**Texte à lire**
------------------------------------------------

1954 La quinzaine

De Wikicitoyenlievin.

La douceur, le ciel bleu semé de quelques nuages avaient laissé entrevoir l’arrivée du printemps.

J’avais donc pu jouer « dehors » , dans la rue, comme les autres enfants.

Les 2 voitures qui passaient par jour ne pouvaient pas nous mettre en danger.

Quant au cheval tirant le chargement de bière, il n’était que l’occasion de nous faire une ballade gratuite jusqu’à l’entrée de la rue James Watt.

ça sentait déjà les prochaines grandes vacances.

Tout à coup, mon regard fut attiré par un bout de carton de couleur brique dans le caniveau…

Le carton qui permettait aux mineurs de toucher leur « quinzaine ».

Je m’approche, le ramasse, l’ouvre : la fiche de paie, quelques billets de banque et la monnaie roulée dans un billet…

Je cours porter ce petit pactole à ma mère. La fiche de paie portait l’inscription : Mohamed X… Que faire ?

Pour moi, la seule chose qui m’importait ce jour là, était l’arrivée de Madame G. avec son chargement de livres.

Elle portait à domicile, chaque semaine, les abonnements de chacun.

Et moi, j’attendais Le Pèlerin…et surtout Pat’Apouf !


                                             Fichier:Pat_Apouf.jpg


Voilà justement sa mobylette, avec ses deux gros sacs et son cageot sur le porte bagage, qui débouche au coin de la rue Edison.

Elle s’arrête devant notre maison, sort le « Nous Deux » et mon magazine de l’un de ses sacs et entre dans la cour.

Ma mère est toujours à regarder sur la table de cuisine le petit trésor que j’ai rapporté.

« -Regardez, Madame G. ce qu’Albert à trouvé ! »

Un rapide coup d’œil de Madame G qui annonce : « - Je sais où il reste, car j’ai une cliente qui est sa voisine. C’est rue Lully dans la cité Magnesse… »

Comment cet argent s’est –il retrouvé à 3 km de sa destination ?

Madame G. annonce que sa tournée est pratiquement finie et qu’elle peut m’y conduire.

Quelques minutes plus tard je la suis avec mon vélo.

------------------------------------------------

**Enregistrements**
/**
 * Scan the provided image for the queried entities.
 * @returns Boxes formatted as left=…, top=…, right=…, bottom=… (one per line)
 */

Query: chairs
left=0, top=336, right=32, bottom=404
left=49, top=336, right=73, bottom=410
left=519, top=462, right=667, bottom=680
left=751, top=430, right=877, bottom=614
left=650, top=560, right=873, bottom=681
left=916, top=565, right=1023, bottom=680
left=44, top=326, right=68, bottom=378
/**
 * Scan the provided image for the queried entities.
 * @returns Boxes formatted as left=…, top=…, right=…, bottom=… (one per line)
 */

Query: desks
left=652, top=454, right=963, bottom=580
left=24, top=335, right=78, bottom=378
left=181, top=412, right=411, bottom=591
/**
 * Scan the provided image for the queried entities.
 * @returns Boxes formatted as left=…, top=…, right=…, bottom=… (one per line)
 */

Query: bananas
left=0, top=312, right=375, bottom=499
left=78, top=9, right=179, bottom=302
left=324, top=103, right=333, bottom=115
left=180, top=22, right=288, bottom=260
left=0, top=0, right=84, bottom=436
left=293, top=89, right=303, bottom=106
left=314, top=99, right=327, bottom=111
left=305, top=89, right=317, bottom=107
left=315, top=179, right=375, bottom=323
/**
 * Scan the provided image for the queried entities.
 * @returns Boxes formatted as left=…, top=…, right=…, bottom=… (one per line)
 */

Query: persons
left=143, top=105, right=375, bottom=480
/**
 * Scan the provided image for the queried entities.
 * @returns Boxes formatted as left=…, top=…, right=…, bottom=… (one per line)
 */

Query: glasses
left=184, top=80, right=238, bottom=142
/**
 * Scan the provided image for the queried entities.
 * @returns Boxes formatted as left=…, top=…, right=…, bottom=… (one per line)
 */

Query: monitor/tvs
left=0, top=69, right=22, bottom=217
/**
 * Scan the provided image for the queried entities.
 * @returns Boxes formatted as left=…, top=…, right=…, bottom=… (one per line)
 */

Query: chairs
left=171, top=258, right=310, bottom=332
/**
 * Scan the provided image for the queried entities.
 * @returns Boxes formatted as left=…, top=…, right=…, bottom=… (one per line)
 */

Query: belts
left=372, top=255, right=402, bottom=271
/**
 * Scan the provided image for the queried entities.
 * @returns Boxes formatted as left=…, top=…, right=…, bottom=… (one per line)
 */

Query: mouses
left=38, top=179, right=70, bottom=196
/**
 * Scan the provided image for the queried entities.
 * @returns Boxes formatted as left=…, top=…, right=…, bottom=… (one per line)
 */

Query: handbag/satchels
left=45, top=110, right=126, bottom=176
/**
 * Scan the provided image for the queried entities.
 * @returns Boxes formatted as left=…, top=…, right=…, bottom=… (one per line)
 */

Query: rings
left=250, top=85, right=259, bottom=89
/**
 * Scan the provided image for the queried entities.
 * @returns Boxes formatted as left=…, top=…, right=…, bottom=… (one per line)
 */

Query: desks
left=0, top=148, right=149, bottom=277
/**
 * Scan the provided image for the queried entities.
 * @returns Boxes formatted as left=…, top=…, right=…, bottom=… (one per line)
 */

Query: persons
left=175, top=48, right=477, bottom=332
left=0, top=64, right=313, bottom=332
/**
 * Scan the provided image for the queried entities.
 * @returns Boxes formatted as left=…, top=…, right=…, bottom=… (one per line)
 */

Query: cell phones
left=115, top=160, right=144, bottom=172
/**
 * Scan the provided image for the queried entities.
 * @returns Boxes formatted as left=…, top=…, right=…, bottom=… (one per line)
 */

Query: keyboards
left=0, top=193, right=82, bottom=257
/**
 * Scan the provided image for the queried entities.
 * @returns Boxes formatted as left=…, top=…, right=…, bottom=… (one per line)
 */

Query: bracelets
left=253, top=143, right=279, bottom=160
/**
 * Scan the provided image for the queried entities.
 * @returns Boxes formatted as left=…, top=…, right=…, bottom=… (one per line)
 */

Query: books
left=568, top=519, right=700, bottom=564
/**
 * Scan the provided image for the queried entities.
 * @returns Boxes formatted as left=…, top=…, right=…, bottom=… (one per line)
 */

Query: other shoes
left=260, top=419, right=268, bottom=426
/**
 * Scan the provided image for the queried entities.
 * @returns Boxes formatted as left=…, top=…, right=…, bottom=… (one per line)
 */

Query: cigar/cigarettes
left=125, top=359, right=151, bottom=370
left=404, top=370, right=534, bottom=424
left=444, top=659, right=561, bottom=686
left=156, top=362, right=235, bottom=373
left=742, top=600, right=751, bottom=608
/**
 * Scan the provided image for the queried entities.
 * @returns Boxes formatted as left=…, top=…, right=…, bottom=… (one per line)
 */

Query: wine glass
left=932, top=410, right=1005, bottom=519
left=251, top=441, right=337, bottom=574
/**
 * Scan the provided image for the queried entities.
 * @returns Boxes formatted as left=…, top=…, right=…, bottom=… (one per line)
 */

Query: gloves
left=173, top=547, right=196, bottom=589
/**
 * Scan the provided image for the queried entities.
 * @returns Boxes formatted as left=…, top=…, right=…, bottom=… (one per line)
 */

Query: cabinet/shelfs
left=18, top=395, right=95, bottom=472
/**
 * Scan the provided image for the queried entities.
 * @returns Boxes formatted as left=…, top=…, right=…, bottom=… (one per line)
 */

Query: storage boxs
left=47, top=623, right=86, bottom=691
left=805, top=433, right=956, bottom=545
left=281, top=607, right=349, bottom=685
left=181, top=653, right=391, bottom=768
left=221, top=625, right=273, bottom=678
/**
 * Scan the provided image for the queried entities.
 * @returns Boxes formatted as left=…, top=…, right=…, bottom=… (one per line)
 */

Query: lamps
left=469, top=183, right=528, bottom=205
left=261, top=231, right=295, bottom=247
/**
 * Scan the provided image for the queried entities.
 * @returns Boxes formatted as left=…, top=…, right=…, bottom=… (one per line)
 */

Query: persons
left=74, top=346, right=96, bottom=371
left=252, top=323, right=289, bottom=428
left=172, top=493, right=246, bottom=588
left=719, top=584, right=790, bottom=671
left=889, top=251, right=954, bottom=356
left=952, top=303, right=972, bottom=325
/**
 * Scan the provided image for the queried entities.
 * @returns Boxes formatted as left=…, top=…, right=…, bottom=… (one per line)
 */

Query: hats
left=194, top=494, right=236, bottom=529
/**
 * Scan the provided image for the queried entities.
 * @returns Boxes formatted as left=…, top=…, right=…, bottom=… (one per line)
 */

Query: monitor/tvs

------------------------------------------------

**Travail demandé**
a: Traduisez en anglais cette phrase du récit sur la quinzaine : « Elle portait à domicile, chaque semaine, les abonnements de chacun. »
b: Présentez sous forme de tableau Markdown la partie des enregistrements qui commence à leur première ligne et se termine par la ligne contenant « left=44, top=326, right=68, bottom=378 », ces deux lignes comprises. Utilisez une colonne N° pour numéroter les rangées et une colonne Ligne pour leur texte, sans les lignes vides.
Le texte et les enregistrements sont deux documents indépendants l'un de l'autre.

**Réponses**
a: Every week, she delivered everyone's subscriptions to their homes.

b:
| N° | Ligne |
|---|---|
| 1 | /** |
| 2 |  * Scan the provided image for the queried entities. |
| 3 |  * @returns Boxes formatted as left=…, top=…, right=…, bottom=… (one per line) |
| 4 |  */ |
| 5 | Query: chairs |
| 6 | left=0, top=336, right=32, bottom=404 |
| 7 | left=49, top=336, right=73, bottom=410 |
| 8 | left=519, top=462, right=667, bottom=680 |
| 9 | left=751, top=430, right=877, bottom=614 |
| 10 | left=650, top=560, right=873, bottom=681 |
| 11 | left=916, top=565, right=1023, bottom=680 |
| 12 | left=44, top=326, right=68, bottom=378 |